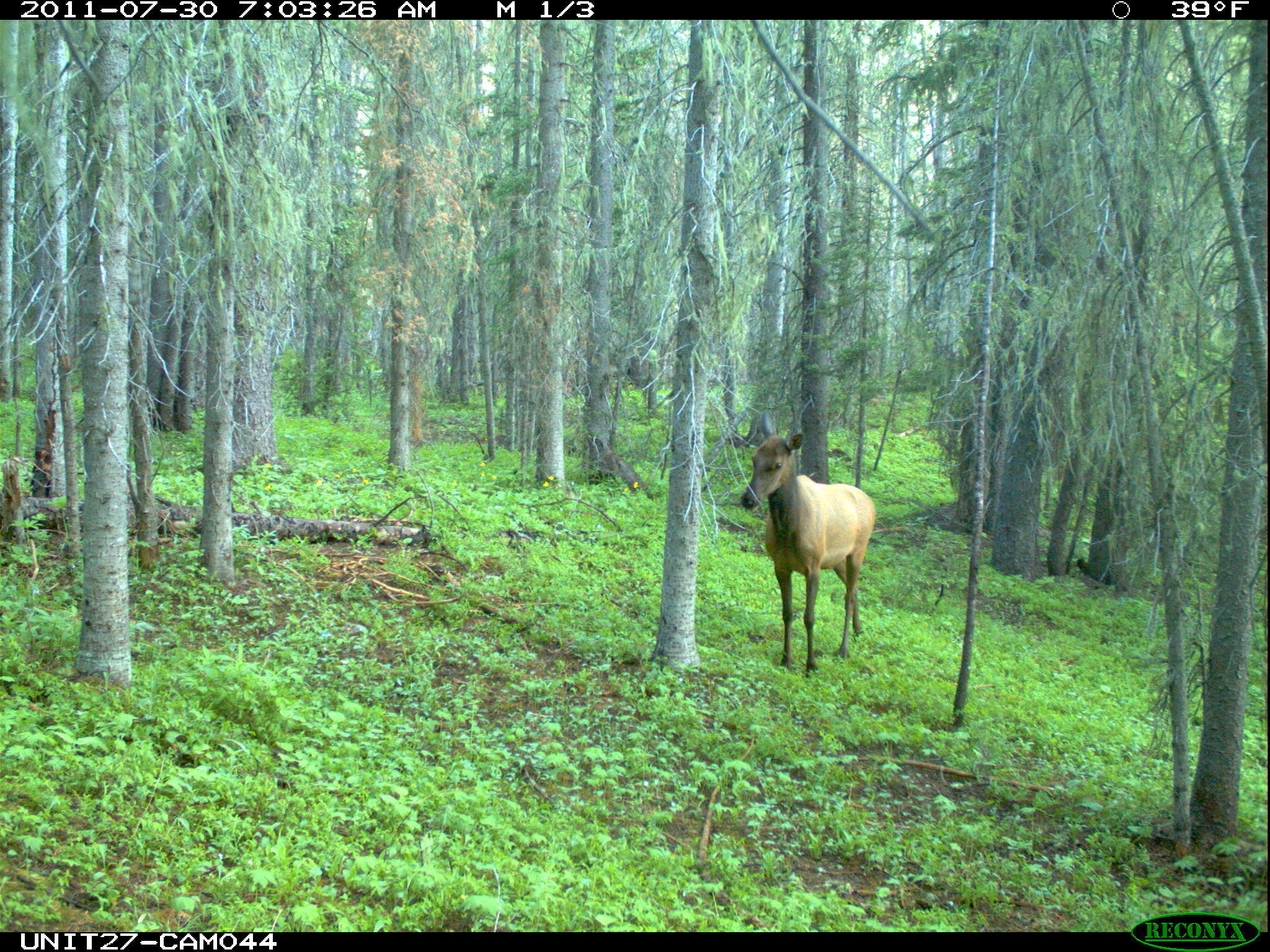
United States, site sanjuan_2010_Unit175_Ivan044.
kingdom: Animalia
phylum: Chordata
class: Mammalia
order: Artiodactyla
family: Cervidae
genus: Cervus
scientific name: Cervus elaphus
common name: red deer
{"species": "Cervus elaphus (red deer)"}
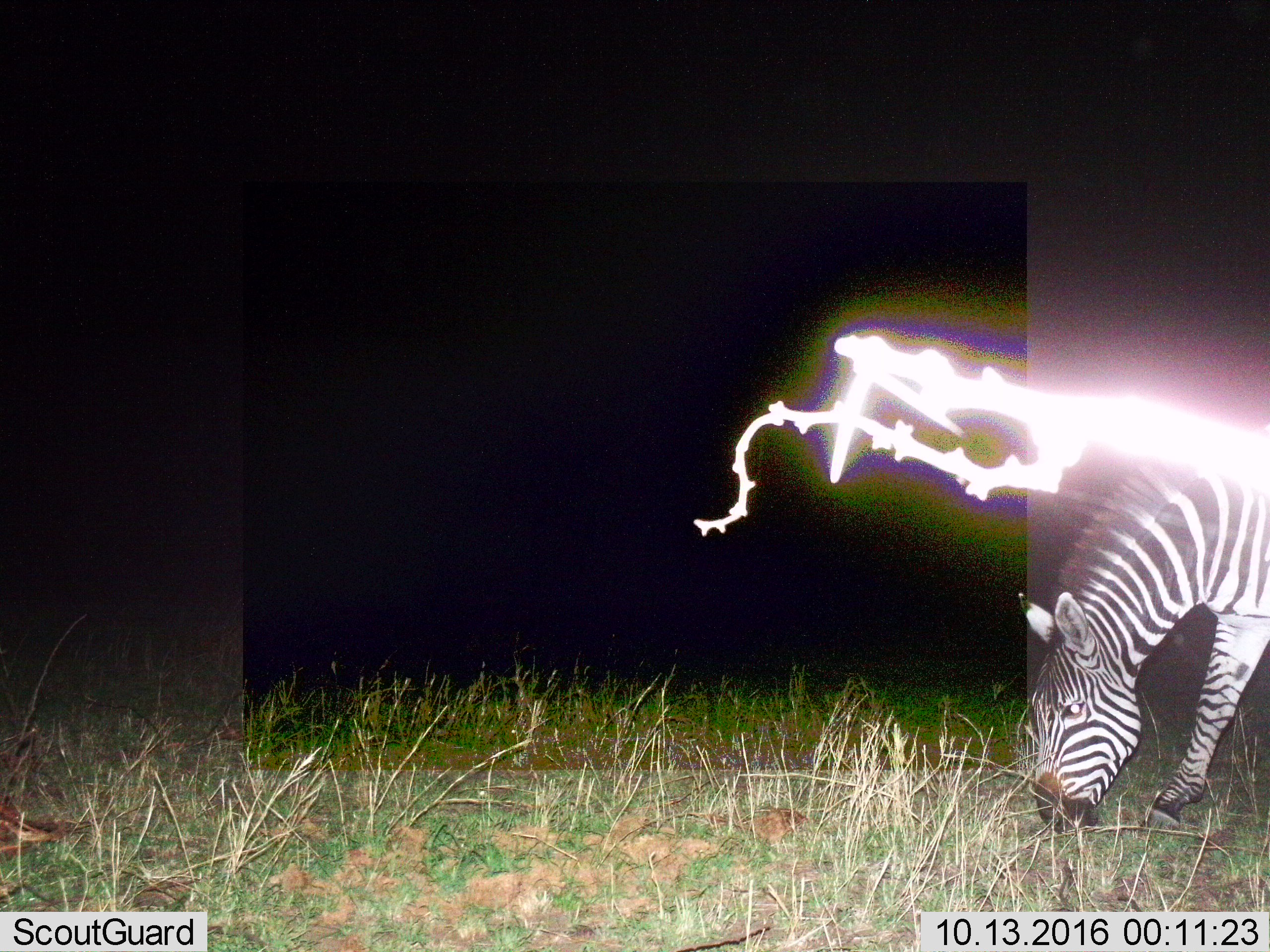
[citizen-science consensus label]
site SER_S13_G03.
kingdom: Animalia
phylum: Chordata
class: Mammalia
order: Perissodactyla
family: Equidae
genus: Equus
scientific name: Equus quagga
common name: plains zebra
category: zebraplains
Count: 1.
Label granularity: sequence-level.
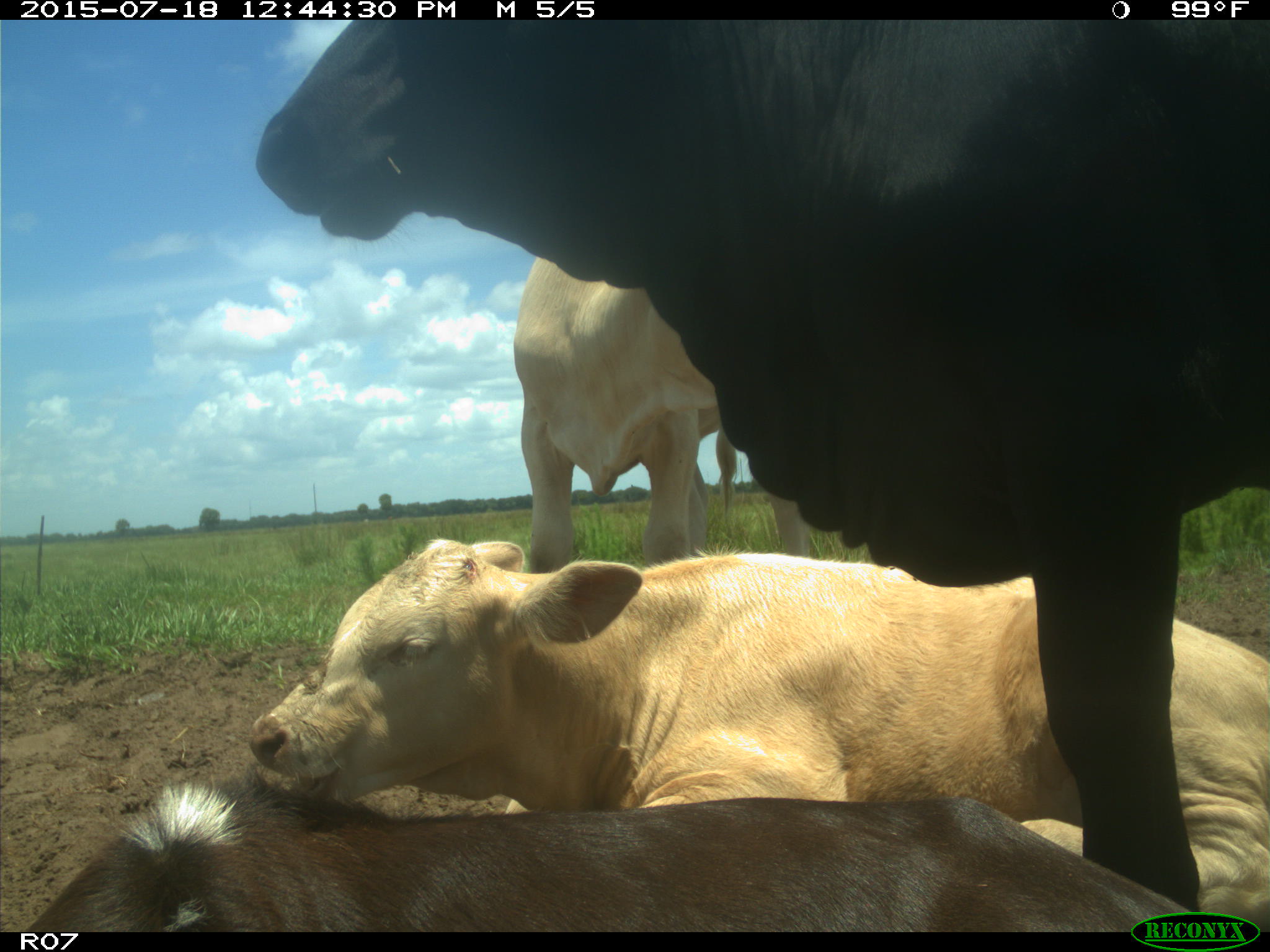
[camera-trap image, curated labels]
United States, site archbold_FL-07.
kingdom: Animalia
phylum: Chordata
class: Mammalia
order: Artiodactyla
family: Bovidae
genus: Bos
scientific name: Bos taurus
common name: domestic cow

★ ★ ★ ★

> What needs to be done: Return an exact copy of the data above, apart from any pictures.

> Solved problem:
United States, site sanjuan_2010_Unit175_Ivan044.
kingdom: Animalia
phylum: Chordata
class: Mammalia
order: Artiodactyla
family: Cervidae
genus: Cervus
scientific name: Cervus elaphus
common name: red deer
{"species": "Cervus elaphus (red deer)"}
[citizen-science consensus label]
site SER_S13_G03.
kingdom: Animalia
phylum: Chordata
class: Mammalia
order: Perissodactyla
family: Equidae
genus: Equus
scientific name: Equus quagga
common name: plains zebra
category: zebraplains
Count: 1.
Label granularity: sequence-level.
[camera-trap image, curated labels]
United States, site archbold_FL-07.
kingdom: Animalia
phylum: Chordata
class: Mammalia
order: Artiodactyla
family: Bovidae
genus: Bos
scientific name: Bos taurus
common name: domestic cow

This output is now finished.